## TASK DESCRIPTION:
Copy each of the rows below verbatim, line for line, with nothing changed.
* * * * *
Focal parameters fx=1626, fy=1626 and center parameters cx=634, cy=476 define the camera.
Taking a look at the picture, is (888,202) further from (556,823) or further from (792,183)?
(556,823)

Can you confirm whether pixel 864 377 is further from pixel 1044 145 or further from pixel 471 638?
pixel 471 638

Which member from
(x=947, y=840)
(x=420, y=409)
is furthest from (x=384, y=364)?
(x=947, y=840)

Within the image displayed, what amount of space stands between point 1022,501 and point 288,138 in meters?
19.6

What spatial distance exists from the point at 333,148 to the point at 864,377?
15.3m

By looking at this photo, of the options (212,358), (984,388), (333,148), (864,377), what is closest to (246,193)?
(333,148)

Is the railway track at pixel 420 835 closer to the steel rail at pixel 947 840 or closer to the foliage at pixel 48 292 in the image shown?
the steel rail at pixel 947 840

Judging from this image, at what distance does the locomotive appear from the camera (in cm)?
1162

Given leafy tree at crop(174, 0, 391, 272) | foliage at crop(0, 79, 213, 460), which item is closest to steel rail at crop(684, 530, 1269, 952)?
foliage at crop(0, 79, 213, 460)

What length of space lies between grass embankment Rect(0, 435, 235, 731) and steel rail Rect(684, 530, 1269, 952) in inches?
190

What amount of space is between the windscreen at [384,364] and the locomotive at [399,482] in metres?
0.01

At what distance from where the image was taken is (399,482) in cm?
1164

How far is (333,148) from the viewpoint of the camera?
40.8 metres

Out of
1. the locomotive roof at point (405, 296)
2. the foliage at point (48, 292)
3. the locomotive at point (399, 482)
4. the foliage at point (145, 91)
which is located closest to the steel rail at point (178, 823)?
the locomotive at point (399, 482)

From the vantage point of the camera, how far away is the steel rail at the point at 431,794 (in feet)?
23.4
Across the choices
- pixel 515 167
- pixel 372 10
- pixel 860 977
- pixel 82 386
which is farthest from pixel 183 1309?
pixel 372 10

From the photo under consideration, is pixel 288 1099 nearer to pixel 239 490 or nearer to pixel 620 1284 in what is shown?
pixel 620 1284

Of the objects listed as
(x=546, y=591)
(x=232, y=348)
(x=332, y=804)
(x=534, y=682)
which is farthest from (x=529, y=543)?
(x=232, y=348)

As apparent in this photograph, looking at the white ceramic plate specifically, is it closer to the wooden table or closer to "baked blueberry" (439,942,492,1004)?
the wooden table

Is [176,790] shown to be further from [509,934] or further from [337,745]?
* * * * *
## REPLY TO THE EXERCISE:
Focal parameters fx=1626, fy=1626 and center parameters cx=634, cy=476 define the camera.
Taking a look at the picture, is (888,202) further from (556,823) or further from (792,183)?
(556,823)

Can you confirm whether pixel 864 377 is further from pixel 1044 145 or further from pixel 471 638?
pixel 471 638

Which member from
(x=947, y=840)
(x=420, y=409)
is furthest from (x=384, y=364)?
(x=947, y=840)

Within the image displayed, what amount of space stands between point 1022,501 and point 288,138 in meters?
19.6

What spatial distance exists from the point at 333,148 to the point at 864,377?
15.3m

By looking at this photo, of the options (212,358), (984,388), (333,148), (864,377), what is closest to (246,193)?
(333,148)

Is the railway track at pixel 420 835 closer to the steel rail at pixel 947 840 or closer to the foliage at pixel 48 292 in the image shown?
the steel rail at pixel 947 840

Judging from this image, at what distance does the locomotive appear from the camera (in cm)?
1162

Given leafy tree at crop(174, 0, 391, 272) | foliage at crop(0, 79, 213, 460), which item is closest to steel rail at crop(684, 530, 1269, 952)?
foliage at crop(0, 79, 213, 460)

What length of space lies between grass embankment Rect(0, 435, 235, 731) and steel rail Rect(684, 530, 1269, 952) in inches?
190

What amount of space is between the windscreen at [384,364] and the locomotive at [399,482] in metres?
0.01

At what distance from where the image was taken is (399,482) in cm?
1164

How far is (333,148) from the viewpoint of the camera?
40.8 metres

Out of
1. the locomotive roof at point (405, 296)
2. the foliage at point (48, 292)
3. the locomotive at point (399, 482)
4. the foliage at point (145, 91)
which is located closest to the steel rail at point (178, 823)?
the locomotive at point (399, 482)

From the vantage point of the camera, how far away is the steel rail at the point at 431,794 (in feet)?
23.4
Across the choices
- pixel 515 167
- pixel 372 10
- pixel 860 977
- pixel 82 386
which is farthest from pixel 183 1309?
pixel 372 10

From the photo under consideration, is pixel 288 1099 nearer to pixel 239 490 or nearer to pixel 620 1284 in what is shown?
pixel 620 1284

Of the objects listed as
(x=546, y=591)
(x=232, y=348)
(x=332, y=804)
(x=534, y=682)
which is farthest from (x=529, y=543)?
(x=232, y=348)

As apparent in this photograph, looking at the white ceramic plate specifically, is it closer to the wooden table or closer to "baked blueberry" (439,942,492,1004)?
the wooden table

Is [176,790] shown to be further from [509,934] or further from [337,745]?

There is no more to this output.